→ What is being asked
Pull out every line of the entries below that contains the word "black". Match case exactly.

→ Records for this task
•••••

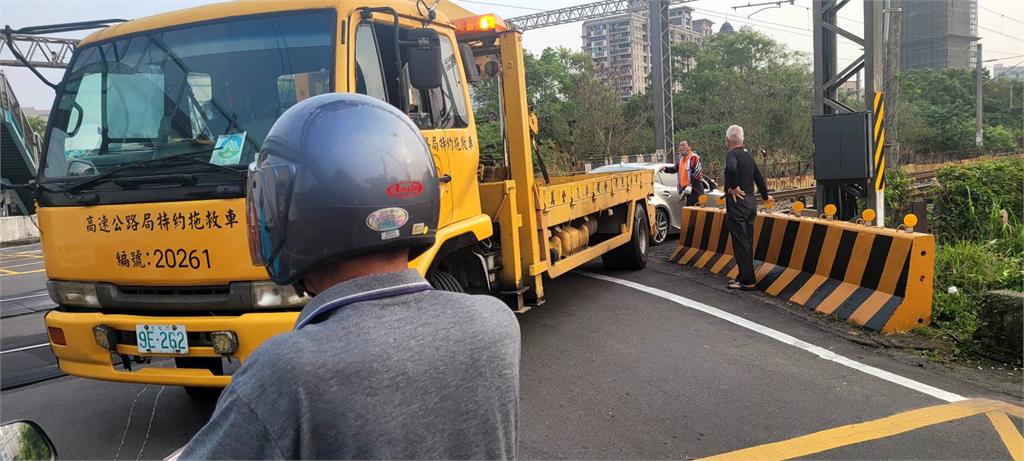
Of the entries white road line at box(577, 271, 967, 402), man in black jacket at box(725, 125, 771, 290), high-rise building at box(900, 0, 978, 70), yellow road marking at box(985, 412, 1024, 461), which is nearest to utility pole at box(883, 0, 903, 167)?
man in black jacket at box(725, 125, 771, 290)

•••••

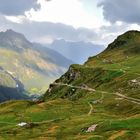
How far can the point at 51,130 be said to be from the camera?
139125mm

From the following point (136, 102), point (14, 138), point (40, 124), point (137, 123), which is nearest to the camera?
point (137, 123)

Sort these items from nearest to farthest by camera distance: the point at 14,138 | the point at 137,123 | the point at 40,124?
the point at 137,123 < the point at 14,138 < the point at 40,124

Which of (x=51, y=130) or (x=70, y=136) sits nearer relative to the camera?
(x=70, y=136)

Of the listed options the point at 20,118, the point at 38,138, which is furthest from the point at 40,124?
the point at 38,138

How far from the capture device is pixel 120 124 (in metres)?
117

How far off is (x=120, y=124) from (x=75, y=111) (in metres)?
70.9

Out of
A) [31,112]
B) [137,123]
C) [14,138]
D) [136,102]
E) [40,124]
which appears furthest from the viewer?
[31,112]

•••••

→ Final result
Of the entries white road line at box(577, 271, 967, 402), man in black jacket at box(725, 125, 771, 290), high-rise building at box(900, 0, 978, 70), yellow road marking at box(985, 412, 1024, 461), which is nearest to utility pole at box(883, 0, 903, 167)?
man in black jacket at box(725, 125, 771, 290)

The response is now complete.